## Problem statement
If a line in the records below contains the word "frame", copy it out.

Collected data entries
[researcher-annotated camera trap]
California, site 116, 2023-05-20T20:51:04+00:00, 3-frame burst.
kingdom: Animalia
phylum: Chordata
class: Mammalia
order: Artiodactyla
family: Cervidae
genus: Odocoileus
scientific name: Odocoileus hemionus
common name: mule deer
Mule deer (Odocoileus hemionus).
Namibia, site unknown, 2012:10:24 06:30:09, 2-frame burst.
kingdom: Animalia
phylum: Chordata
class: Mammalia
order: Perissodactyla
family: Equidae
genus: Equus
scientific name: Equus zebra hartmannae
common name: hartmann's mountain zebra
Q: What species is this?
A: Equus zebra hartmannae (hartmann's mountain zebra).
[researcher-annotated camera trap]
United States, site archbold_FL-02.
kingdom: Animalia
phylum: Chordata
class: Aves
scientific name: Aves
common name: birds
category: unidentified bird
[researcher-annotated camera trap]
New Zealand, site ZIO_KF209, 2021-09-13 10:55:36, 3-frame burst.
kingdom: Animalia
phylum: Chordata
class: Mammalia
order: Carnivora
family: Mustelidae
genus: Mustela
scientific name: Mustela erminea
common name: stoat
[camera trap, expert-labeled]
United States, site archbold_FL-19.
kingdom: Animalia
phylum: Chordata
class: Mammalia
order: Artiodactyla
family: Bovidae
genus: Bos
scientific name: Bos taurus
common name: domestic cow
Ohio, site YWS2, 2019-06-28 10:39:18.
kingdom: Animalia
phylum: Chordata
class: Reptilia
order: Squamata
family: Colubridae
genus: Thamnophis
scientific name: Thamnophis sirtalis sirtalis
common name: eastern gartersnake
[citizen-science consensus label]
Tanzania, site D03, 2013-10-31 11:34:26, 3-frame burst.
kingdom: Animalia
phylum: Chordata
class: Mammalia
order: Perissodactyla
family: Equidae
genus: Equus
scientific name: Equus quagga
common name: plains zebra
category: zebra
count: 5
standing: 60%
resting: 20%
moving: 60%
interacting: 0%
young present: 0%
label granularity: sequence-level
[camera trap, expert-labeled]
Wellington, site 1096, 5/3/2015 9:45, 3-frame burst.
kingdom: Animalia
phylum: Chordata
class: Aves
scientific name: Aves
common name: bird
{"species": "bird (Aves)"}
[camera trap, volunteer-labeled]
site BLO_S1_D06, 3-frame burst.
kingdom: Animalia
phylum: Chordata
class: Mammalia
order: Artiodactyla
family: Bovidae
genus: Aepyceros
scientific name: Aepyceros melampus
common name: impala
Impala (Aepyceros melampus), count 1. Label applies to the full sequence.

## Answer
California, site 116, 2023-05-20T20:51:04+00:00, 3-frame burst.
Namibia, site unknown, 2012:10:24 06:30:09, 2-frame burst.
New Zealand, site ZIO_KF209, 2021-09-13 10:55:36, 3-frame burst.
Tanzania, site D03, 2013-10-31 11:34:26, 3-frame burst.
Wellington, site 1096, 5/3/2015 9:45, 3-frame burst.
site BLO_S1_D06, 3-frame burst.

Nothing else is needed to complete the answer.